▶ TASK STATEMENT
Rewrite each of the entries below with "Kids" swapped for "Children" and nothing else altered, and leave the pictures out of your answer.
Start of SOURCE MATERIAL
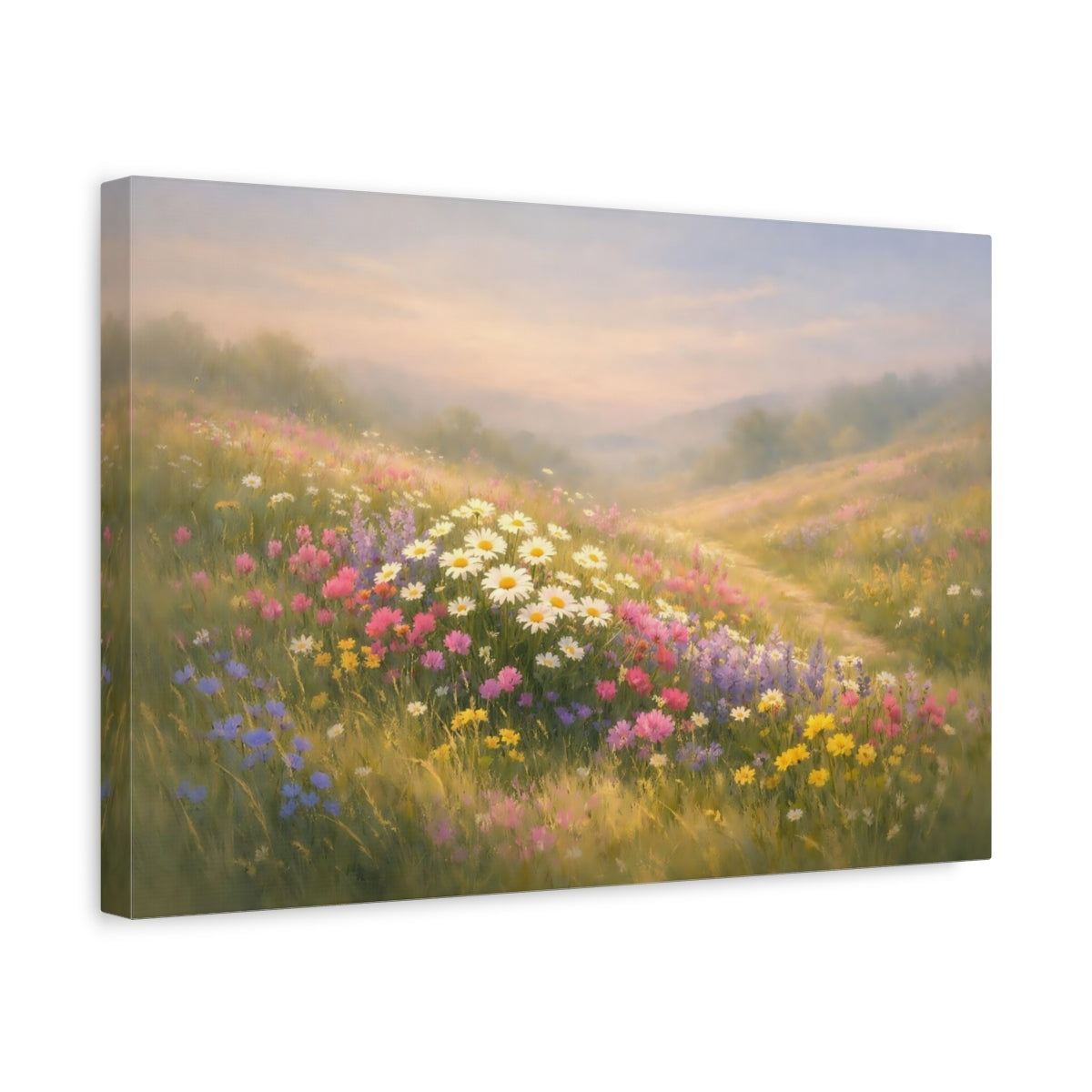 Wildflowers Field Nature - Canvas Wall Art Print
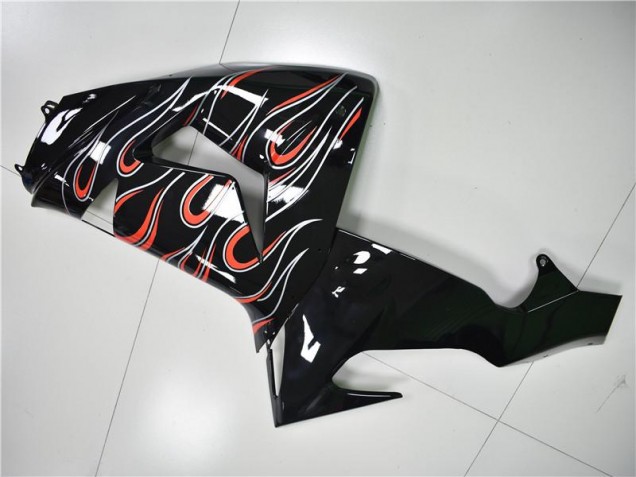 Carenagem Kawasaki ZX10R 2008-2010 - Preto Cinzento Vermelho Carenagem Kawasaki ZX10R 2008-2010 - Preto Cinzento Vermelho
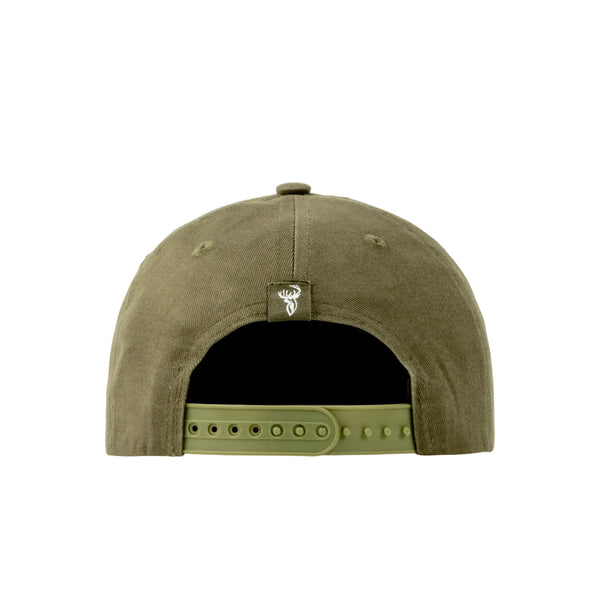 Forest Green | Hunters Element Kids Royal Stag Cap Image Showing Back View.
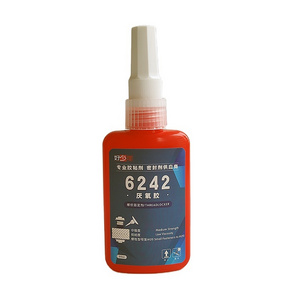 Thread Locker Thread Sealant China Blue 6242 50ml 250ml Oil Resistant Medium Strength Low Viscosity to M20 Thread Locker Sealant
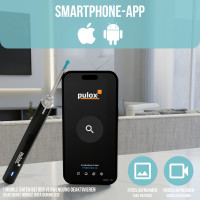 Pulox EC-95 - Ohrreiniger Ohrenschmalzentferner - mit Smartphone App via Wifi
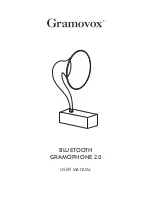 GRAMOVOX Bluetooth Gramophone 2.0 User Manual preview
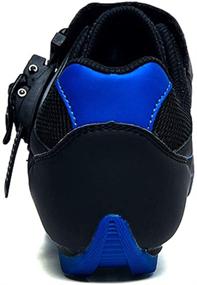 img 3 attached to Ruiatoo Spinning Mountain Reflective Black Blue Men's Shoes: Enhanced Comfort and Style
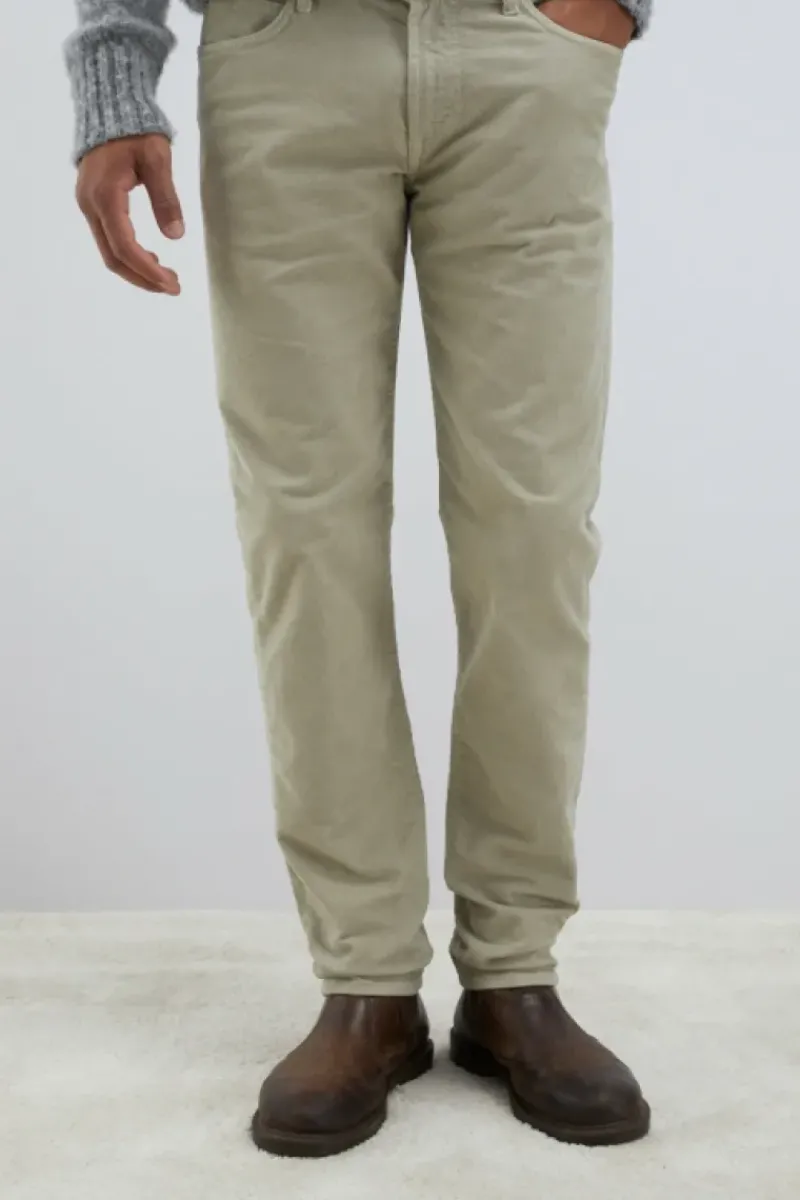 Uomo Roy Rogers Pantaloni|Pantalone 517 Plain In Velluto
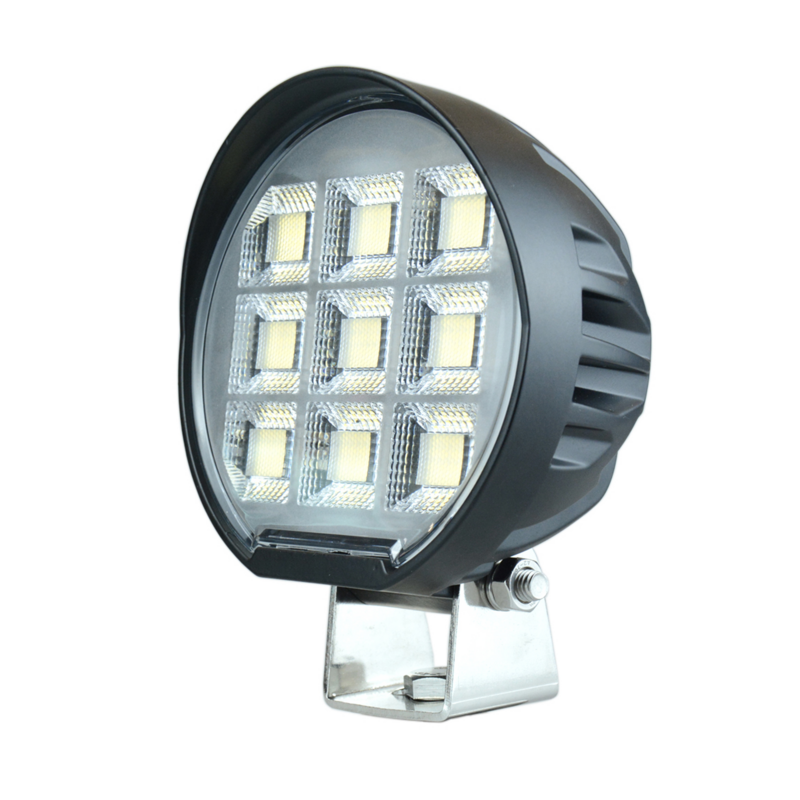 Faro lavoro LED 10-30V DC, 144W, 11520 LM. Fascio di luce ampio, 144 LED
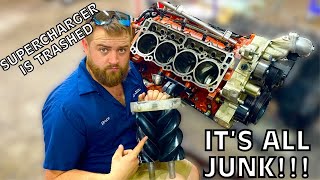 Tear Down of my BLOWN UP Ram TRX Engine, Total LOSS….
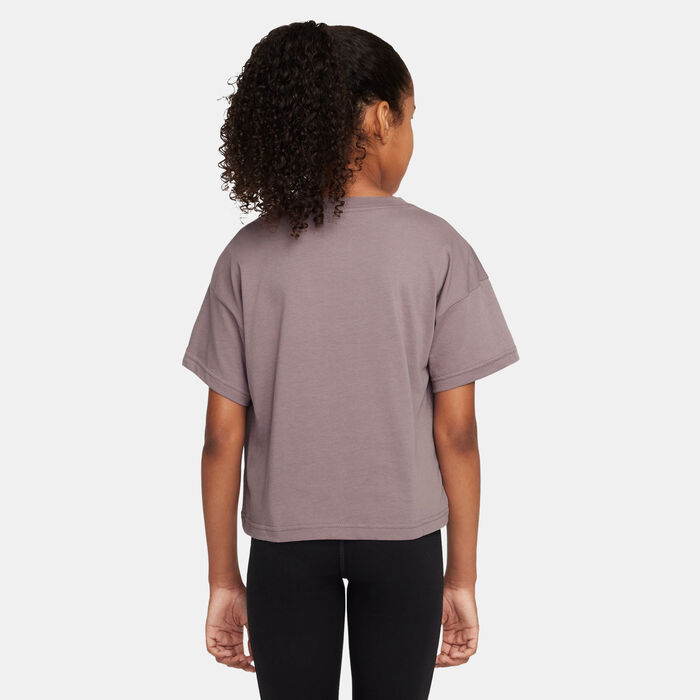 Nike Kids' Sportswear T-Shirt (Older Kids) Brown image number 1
End of SOURCE MATERIAL
▶ EXPECTED ANSWER
 Wildflowers Field Nature - Canvas Wall Art Print
 Carenagem Kawasaki ZX10R 2008-2010 - Preto Cinzento Vermelho Carenagem Kawasaki ZX10R 2008-2010 - Preto Cinzento Vermelho
 Forest Green | Hunters Element Children Royal Stag Cap Image Showing Back View.
 Thread Locker Thread Sealant China Blue 6242 50ml 250ml Oil Resistant Medium Strength Low Viscosity to M20 Thread Locker Sealant
 Pulox EC-95 - Ohrreiniger Ohrenschmalzentferner - mit Smartphone App via Wifi
 GRAMOVOX Bluetooth Gramophone 2.0 User Manual preview
 img 3 attached to Ruiatoo Spinning Mountain Reflective Black Blue Men's Shoes: Enhanced Comfort and Style
 Uomo Roy Rogers Pantaloni|Pantalone 517 Plain In Velluto
 Faro lavoro LED 10-30V DC, 144W, 11520 LM. Fascio di luce ampio, 144 LED
 Tear Down of my BLOWN UP Ram TRX Engine, Total LOSS….
 Nike Children' Sportswear T-Shirt (Older Children) Brown image number 1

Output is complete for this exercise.